▶ _Task to complete_:
Make an exact transcript of the lines in the data below, starting with the one containing "Il piccolo bello" and going on through the one containing "Black and white Nike Slides", with both included and the pictures left out.

#### Records shown ####

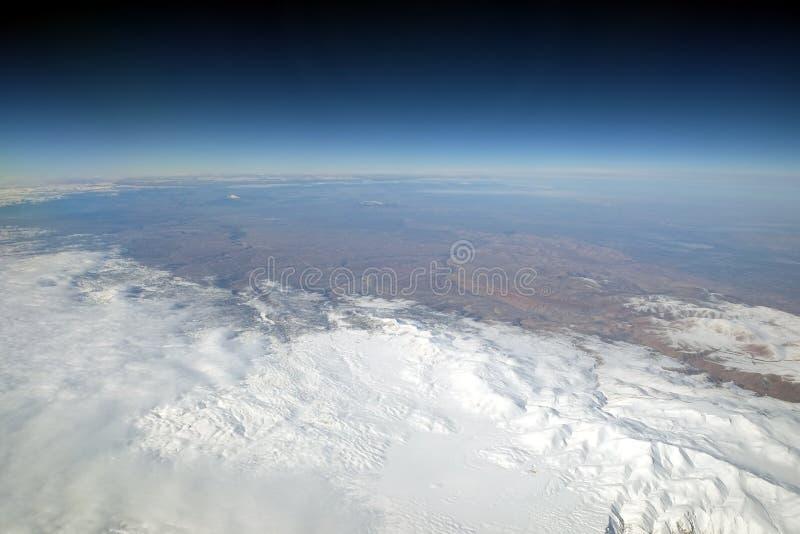 Paesaggio di inverno delle montagne della neve dall'aereo in stratosfera con il cielo blu scuro fotografia stock
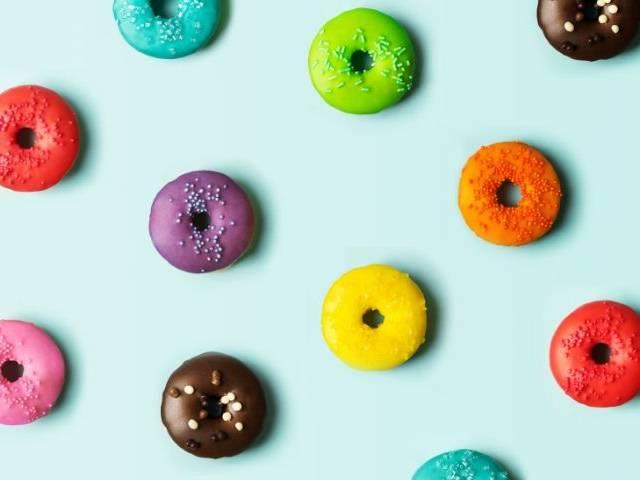 Des donuts de toutes les couleurs sur fond bleu
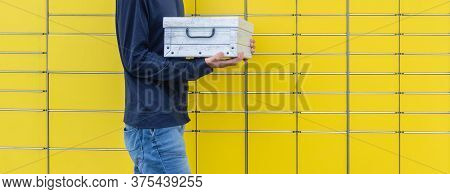 Parcel Holding In Hands And Sending Using Yellow Self-service Post Terminal Machine. Hands With Ship
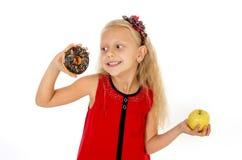 Il piccolo bello bambino biondo che scelgono il dessert che tiene la ciambella non sana del cioccolato e la mela fruttificano Fotografia Stock Libera da Diritti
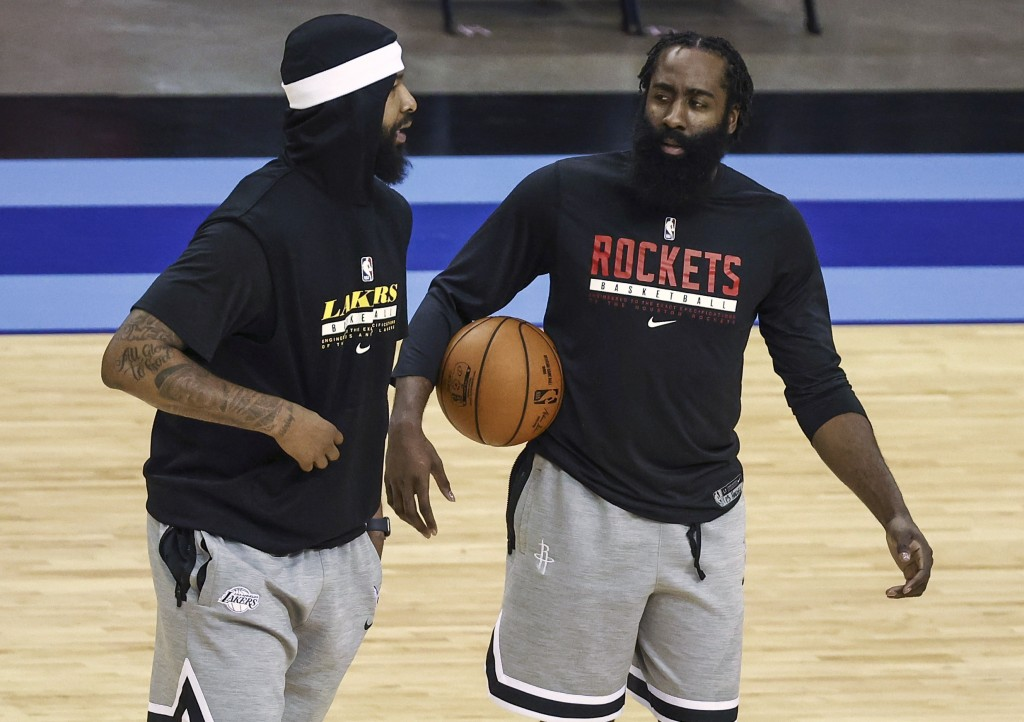 Houston Rockets guard James Harden, right, talks with Los Angeles Lakers forward Markieff Morris before an NBA basketball game Tuesday, Jan. 21, 2021,...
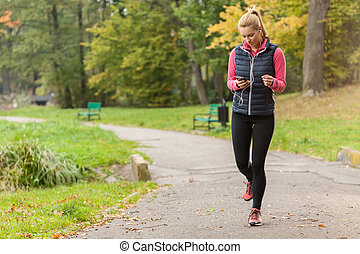 Girl walking in park with headphones - Young girl walking in...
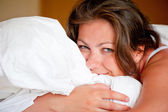 Young woman hugging a pillow in bed — Stock Photo
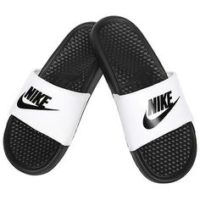 Black and white Nike Slides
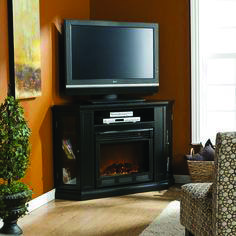 Terrific fireplace tv stand white only on homeeideas.com Tv Stand Next To Fireplace, Corner Electric Fireplace, Electric Fireplaces, Home Tv Stand, Diy Tv Stand, Corner Tv Stands, Cool Tv Stands, Costco, Innovation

####

▶ _Exercise solution_:
 Il piccolo bello bambino biondo che scelgono il dessert che tiene la ciambella non sana del cioccolato e la mela fruttificano Fotografia Stock Libera da Diritti
 Houston Rockets guard James Harden, right, talks with Los Angeles Lakers forward Markieff Morris before an NBA basketball game Tuesday, Jan. 21, 2021,...
 Girl walking in park with headphones - Young girl walking in...
 Young woman hugging a pillow in bed — Stock Photo
 Black and white Nike Slides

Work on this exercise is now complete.